French Children Taught Migration Is a Human Right, ‘We’re All Africans’

migration
PATRICK KOVARIK/AFP/Getty

France is safe and prosperous only thanks to a ‘lifetime of open borders’, while mass migration is a “universal right”, according to literature being handed out in French classrooms.

Intended for distribution to children between the ages of eight and 16, the new booklets are produced by ‘Secular Solidarity’, an organisation which receives around half of its funding from French taxpayers, in conjunction with other groups including SNUIPP-FSU, the major teachers’ union in France.

“Immigration is a fundamental human right”, according to the taxpayer-funded body’s document, which tells children that “mass migration is the very essence of humanity”, and argues they have no right to secure the French border because “the most recent research shows the first humans were all from Africa”.

“To migrate is to move, it is natural in human beings,” it states, claiming that “the world we live in today: our countries, our cultures, our languages” have all resulted from millennia of open borders, the document alleges occurred.

On one page, a cartoon of an African boy is shown drawing attention to the booklet’s intended feminist nature, in which he orders a cartoon depicting a white girl to “notice… the use of inclusive language”.

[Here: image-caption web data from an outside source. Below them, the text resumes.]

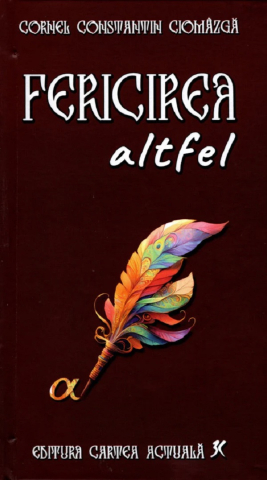 Sophia - Fericirea Altfel, Cornel Constantin Ciomazga - Editura CARTEA ACTUALA 3C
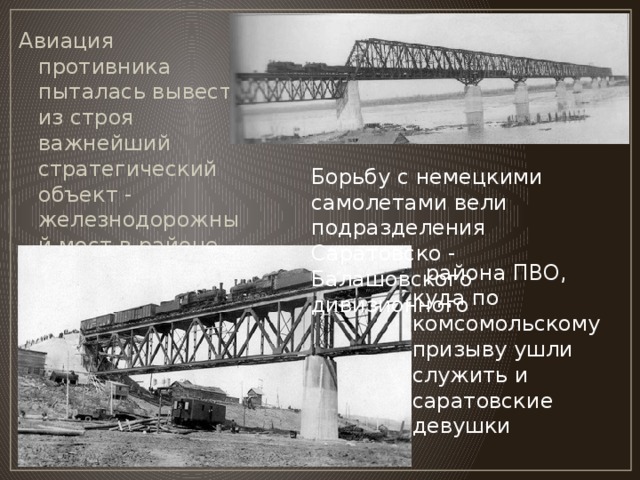 Авиация противника пыталась вывести из строя важнейший стратегический объект - железнодорожный мост в районе поселка Увек,  Борьбу с немецкими самолетами вели подразделения  Саратовско - Балашовского дивизионного   района ПВО, куда по комсомольскому призыву ушли служить и саратовские девушки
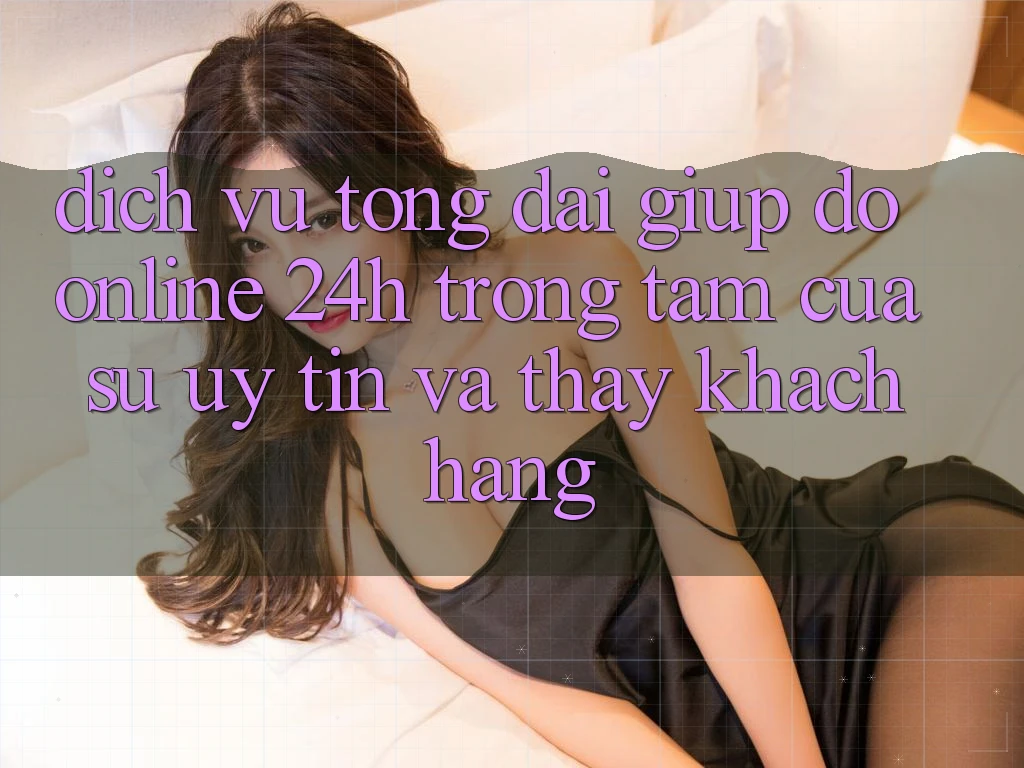 Dịch Vụ Tổng đài giúp đỡ Online 24h: Trọng Tâm Của Sự Uy Tín và Thấy Khách Hàng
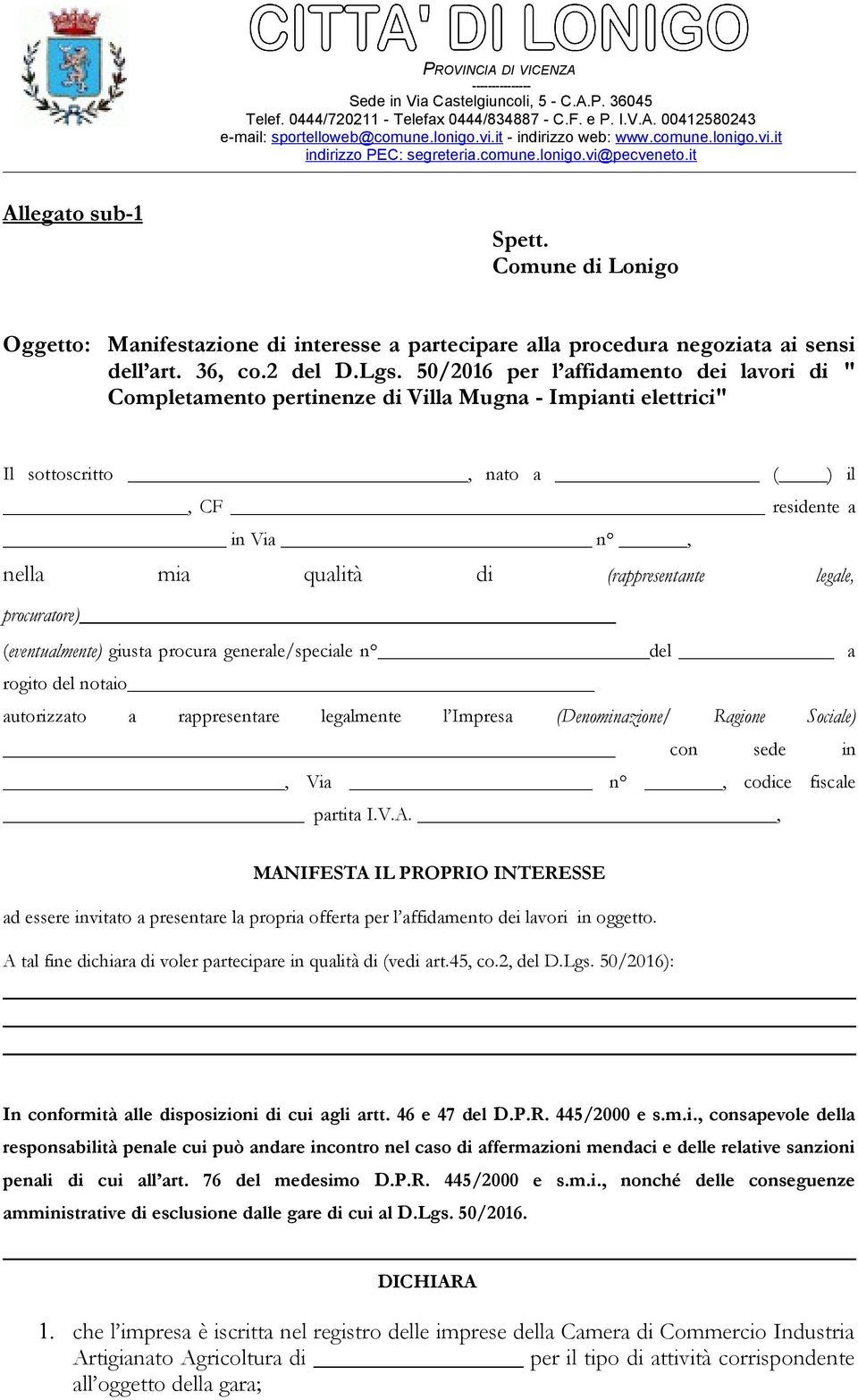 legale, procuratore) (eventualmente) giusta procura generale/speciale n del a rogito del notaio autorizzato a rappresentare legalmente l Impresa (Denominazione/ Ragione Sociale) con sede in, Via n,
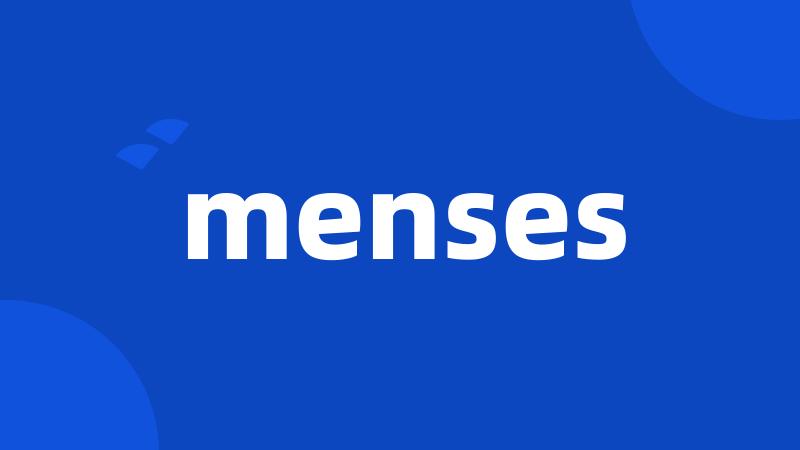 menses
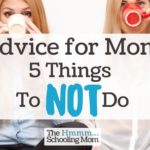 Advice for Mom: 5 Things to NOT Do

“This new style of writing allows us to make men and women equals,” the cartoon figure asserts, praising the “modernised” form of French beloved by far-left activists but opposed by national language police, the Académie Francaise, which brands it  a “mortal danger” to the centuries-old European tongue.

Despite French law requiring politics be kept out of state school classrooms, the material makes no attempt to hide its far-left bent, suggesting that any attempt to question the age of so-called unaccompanied minors is an affront to basic human rights.

“Some children are made to have so called ‘bone tests’ to see if they are an adult or a child,” the leaflet states, explaining that this involves the state carrying out an X-ray so as to determine whether or not to treat the individual as a minor.

However, according to Secular Solidarity, there is literally nothing to recommend these tests, which the handouts allege are “unreliable”, and tell children that “they do not make it possible to tell whether a person is over 18 years of age”.

Worse than “unreliable”, in fact, the organisation goes on to imply age checks by the state are a racist assault on people from other cultures, describing any attempt at gauging the age of persons demanding taxpayers’ resources to be an “attack on the physical integrity of the child”.